How Will American Consumers React to Moderating Inflation?
Recent data from various sources indicates that inflation is moderating or even reversing from its high levels of 2022. It also appears this downtrend is driven by major spending categories that matter the most to the personal finances of American consumers, such as rent and vehicle purchases. (The trends for things like groceries and gasoline are choppier).
To those of us interested in the specific question of consumer response to inflation, consumer expectations of inflation are also coming down. At the aggregate level, inflation expectations surveys suggest that consumers are paying attention to the tempering of prices. In the latest results from the July 2023 Survey of Consumer Expectations conducted by the New York Fed, expectations of inflation over the next year (also called short-term horizon expectations) came down to 3.5% from 3.8% in April. (As the graphic below shows, the long-term benchmark is around 2.5%).

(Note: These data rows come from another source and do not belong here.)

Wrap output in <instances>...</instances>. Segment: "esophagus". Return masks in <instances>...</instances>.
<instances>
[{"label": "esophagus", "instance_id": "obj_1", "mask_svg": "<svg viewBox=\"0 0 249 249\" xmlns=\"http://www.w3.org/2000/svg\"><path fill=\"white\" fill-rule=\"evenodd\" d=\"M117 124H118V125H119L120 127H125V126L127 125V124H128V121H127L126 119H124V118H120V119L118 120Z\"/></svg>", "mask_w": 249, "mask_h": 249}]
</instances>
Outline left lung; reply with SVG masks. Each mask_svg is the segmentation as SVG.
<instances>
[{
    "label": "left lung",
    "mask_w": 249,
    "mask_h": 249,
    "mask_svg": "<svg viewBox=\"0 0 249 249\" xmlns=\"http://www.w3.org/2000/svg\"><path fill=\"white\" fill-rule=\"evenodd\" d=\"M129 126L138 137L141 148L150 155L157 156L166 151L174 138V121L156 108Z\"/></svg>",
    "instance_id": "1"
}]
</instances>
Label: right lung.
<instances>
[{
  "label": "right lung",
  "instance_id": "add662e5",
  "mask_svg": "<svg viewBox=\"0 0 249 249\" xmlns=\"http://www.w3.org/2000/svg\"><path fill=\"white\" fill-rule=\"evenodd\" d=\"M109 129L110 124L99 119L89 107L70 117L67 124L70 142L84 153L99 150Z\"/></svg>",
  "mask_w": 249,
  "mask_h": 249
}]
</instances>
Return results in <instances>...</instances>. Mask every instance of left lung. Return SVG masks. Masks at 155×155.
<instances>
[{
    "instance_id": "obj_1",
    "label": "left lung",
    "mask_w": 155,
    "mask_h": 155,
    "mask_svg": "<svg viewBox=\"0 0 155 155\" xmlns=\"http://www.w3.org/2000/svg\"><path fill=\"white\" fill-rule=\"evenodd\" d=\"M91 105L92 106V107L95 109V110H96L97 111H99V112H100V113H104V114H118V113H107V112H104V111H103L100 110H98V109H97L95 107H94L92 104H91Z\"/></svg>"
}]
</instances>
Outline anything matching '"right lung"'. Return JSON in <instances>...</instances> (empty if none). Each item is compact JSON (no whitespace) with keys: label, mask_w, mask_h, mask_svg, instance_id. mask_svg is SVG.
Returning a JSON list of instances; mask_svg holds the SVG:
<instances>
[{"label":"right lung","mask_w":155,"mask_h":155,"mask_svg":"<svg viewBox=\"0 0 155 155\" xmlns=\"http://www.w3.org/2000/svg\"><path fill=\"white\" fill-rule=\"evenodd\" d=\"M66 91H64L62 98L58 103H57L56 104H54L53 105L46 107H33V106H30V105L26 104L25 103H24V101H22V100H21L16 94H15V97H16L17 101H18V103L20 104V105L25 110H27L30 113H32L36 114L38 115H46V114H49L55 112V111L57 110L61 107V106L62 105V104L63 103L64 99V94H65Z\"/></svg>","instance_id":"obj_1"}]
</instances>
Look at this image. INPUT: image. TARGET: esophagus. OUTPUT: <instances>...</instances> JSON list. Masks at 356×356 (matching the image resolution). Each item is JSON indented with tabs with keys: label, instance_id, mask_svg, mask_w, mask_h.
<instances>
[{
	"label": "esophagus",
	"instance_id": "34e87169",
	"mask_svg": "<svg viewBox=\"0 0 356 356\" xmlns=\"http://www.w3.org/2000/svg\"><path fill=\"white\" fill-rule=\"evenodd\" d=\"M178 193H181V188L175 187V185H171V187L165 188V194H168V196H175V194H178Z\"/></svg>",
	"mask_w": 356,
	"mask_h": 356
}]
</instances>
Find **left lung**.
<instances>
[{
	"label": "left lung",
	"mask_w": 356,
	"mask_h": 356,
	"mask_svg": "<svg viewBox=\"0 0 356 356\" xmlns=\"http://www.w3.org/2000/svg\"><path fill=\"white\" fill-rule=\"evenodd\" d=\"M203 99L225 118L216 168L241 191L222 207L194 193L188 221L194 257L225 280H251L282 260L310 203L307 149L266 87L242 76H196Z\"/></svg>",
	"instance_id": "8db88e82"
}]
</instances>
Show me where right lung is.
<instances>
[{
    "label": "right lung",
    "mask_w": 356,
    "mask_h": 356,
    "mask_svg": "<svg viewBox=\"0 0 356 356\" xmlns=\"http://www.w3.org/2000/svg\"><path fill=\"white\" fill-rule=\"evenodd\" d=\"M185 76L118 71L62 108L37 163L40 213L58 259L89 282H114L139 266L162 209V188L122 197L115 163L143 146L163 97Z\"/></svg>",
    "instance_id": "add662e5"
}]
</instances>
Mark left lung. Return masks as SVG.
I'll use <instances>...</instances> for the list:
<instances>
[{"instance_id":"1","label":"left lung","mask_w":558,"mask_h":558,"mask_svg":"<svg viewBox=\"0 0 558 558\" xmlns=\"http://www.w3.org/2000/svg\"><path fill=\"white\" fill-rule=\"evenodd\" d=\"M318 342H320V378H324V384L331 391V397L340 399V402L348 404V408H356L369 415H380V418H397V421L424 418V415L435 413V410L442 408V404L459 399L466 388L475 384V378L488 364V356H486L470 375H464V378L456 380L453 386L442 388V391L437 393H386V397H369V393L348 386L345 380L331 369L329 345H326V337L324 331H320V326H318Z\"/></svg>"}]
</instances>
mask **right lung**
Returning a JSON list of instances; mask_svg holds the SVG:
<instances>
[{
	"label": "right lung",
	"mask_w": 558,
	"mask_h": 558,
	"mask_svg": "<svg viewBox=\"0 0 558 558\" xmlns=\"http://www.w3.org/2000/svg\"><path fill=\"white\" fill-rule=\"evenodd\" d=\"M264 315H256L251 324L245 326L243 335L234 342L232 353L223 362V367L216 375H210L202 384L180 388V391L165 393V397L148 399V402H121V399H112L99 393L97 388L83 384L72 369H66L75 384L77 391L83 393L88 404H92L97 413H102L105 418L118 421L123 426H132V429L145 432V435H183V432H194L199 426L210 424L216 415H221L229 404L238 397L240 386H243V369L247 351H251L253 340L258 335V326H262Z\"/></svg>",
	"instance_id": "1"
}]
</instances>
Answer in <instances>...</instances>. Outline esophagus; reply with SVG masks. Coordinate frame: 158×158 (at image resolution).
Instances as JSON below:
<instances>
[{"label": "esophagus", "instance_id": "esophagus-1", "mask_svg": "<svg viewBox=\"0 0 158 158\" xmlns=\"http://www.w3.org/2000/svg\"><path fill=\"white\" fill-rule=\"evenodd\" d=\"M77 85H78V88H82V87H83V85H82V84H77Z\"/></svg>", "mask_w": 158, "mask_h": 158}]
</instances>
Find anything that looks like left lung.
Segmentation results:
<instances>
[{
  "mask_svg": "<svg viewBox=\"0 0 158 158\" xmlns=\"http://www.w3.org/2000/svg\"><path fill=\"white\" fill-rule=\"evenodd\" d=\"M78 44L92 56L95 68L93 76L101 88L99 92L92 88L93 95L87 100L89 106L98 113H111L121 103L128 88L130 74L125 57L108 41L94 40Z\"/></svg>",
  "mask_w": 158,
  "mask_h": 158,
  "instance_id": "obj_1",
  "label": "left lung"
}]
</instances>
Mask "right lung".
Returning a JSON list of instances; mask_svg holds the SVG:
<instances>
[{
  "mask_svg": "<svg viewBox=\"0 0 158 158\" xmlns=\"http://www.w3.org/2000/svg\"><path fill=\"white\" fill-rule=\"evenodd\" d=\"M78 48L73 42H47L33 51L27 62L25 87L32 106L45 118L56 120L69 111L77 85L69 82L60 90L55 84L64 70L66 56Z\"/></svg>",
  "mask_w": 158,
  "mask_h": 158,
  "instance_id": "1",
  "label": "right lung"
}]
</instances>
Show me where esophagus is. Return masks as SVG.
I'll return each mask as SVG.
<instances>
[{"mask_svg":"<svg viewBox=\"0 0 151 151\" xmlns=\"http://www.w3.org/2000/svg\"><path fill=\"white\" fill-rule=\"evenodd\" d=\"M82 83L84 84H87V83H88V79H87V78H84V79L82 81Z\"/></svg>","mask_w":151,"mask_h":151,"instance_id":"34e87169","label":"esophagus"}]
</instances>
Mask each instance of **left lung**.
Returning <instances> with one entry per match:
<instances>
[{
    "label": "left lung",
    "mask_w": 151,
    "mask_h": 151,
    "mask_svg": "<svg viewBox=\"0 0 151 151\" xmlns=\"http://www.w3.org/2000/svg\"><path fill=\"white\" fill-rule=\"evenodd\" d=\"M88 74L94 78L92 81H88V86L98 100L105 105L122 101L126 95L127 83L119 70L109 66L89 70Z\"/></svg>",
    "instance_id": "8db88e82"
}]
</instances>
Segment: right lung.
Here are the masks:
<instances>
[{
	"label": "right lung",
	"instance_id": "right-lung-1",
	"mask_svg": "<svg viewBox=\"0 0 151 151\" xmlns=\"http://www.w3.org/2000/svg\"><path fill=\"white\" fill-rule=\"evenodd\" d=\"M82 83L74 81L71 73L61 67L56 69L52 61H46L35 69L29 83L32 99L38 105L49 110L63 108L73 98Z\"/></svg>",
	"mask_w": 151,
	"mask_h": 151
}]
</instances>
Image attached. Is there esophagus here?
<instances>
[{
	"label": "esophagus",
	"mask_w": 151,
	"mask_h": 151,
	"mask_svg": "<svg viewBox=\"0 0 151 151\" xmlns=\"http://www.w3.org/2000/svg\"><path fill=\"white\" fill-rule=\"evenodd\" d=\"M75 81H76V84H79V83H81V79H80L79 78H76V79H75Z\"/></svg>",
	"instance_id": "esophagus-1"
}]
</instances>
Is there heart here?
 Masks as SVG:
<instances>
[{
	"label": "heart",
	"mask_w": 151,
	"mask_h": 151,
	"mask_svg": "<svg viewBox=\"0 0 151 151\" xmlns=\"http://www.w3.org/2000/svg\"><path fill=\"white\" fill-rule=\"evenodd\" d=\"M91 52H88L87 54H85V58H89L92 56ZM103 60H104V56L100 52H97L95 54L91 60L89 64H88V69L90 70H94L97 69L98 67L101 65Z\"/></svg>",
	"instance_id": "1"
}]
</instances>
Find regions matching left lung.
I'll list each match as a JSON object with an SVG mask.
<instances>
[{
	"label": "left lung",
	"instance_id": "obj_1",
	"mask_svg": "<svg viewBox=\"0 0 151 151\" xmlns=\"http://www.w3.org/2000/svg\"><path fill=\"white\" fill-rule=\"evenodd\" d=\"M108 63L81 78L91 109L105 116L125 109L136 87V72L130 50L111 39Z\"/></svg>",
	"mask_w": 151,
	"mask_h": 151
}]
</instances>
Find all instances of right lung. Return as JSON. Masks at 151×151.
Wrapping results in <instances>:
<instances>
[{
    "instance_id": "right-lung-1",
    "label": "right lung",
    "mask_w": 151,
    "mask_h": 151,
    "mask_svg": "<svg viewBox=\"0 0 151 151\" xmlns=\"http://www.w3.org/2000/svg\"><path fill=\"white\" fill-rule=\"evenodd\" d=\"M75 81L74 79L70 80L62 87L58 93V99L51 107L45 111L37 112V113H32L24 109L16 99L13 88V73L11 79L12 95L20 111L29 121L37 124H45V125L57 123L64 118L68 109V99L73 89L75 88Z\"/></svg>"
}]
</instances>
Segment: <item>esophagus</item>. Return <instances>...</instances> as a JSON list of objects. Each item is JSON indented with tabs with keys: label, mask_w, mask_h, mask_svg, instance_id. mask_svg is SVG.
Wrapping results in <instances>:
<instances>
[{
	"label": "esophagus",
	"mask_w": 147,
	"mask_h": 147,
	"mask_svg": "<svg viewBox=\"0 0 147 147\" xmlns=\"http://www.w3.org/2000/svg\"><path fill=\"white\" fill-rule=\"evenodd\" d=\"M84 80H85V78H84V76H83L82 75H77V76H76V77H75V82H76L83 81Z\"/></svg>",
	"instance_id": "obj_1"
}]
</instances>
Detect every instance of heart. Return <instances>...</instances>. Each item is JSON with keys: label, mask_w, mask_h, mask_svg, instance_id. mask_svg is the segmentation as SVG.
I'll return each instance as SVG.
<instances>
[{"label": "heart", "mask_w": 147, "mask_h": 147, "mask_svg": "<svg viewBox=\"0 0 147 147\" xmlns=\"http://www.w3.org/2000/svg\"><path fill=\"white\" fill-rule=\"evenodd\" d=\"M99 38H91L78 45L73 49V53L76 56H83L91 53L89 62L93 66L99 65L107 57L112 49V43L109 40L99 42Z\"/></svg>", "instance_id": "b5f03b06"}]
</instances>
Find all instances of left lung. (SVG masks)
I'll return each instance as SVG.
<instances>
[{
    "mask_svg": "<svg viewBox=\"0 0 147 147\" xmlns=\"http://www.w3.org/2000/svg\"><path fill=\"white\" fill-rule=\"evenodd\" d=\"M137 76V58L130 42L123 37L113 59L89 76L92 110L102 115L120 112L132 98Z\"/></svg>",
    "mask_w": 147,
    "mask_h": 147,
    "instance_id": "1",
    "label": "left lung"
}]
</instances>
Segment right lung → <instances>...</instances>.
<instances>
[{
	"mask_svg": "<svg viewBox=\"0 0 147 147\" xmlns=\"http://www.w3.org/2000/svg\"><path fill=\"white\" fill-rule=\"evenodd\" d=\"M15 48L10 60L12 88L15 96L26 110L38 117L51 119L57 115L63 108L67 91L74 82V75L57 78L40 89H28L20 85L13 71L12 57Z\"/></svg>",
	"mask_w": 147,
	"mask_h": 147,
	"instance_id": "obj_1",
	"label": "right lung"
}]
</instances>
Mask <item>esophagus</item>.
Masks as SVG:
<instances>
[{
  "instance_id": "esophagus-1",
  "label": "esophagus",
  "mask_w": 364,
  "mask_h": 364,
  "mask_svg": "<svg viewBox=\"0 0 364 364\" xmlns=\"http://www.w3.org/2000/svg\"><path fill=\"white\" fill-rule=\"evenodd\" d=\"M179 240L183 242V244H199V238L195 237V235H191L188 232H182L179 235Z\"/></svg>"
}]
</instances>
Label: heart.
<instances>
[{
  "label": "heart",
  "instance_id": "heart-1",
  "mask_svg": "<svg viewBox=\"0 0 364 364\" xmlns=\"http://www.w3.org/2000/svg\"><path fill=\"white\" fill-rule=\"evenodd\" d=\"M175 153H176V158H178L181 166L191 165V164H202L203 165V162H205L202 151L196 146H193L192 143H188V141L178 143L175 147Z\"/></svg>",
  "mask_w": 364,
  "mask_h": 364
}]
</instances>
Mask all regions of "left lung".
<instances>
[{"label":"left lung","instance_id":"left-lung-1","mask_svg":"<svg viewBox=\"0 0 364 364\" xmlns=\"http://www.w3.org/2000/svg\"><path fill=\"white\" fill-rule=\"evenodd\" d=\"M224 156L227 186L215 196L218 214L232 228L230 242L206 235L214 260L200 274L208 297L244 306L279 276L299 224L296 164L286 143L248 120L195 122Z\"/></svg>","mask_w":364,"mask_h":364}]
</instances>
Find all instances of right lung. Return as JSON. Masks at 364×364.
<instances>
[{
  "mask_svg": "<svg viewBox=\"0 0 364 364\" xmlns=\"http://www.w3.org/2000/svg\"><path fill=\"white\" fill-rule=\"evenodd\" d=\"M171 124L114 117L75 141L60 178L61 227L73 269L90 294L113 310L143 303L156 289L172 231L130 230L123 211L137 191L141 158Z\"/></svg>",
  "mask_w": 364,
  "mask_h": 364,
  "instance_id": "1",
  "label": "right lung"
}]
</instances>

This is potentially good news because where consumer buying activities are concerned, perceptions often precede and drive buying behavior (A nomological chain that goes something like lowered inflation expectations -> greater optimism and financial confidence → more risk-taking -> greater spending & consumption seems reasonable).
These dual trends of lower inflation and lower inflation expectations have led many experts to heave a sigh of relief and predict that consumer buying behavior will normalize soon. In the current context, such a prediction implies a cautious optimism that the robust rate of buying and spending that we saw in consumer durables during the pandemic, consumer discretionaries afterward, and consumer staples throughout will continue or even trend higher as the 2023 holiday season approaches, and into 2024.
Such predictions beg the question of what our understanding of consumer psychology tells us about consumer reactions to moderating inflation expectations after a period of rising inflation. In this post, I want to rely on this lens and explore the question, “How is consumer behavior likely to change in response to moderating inflation?”
The question is interesting because many of us, in our roles as managers or as consumers, haven’t encountered this situation in decades, and a significant number of us (those born in the 1980s or afterward) haven’t encountered this at all.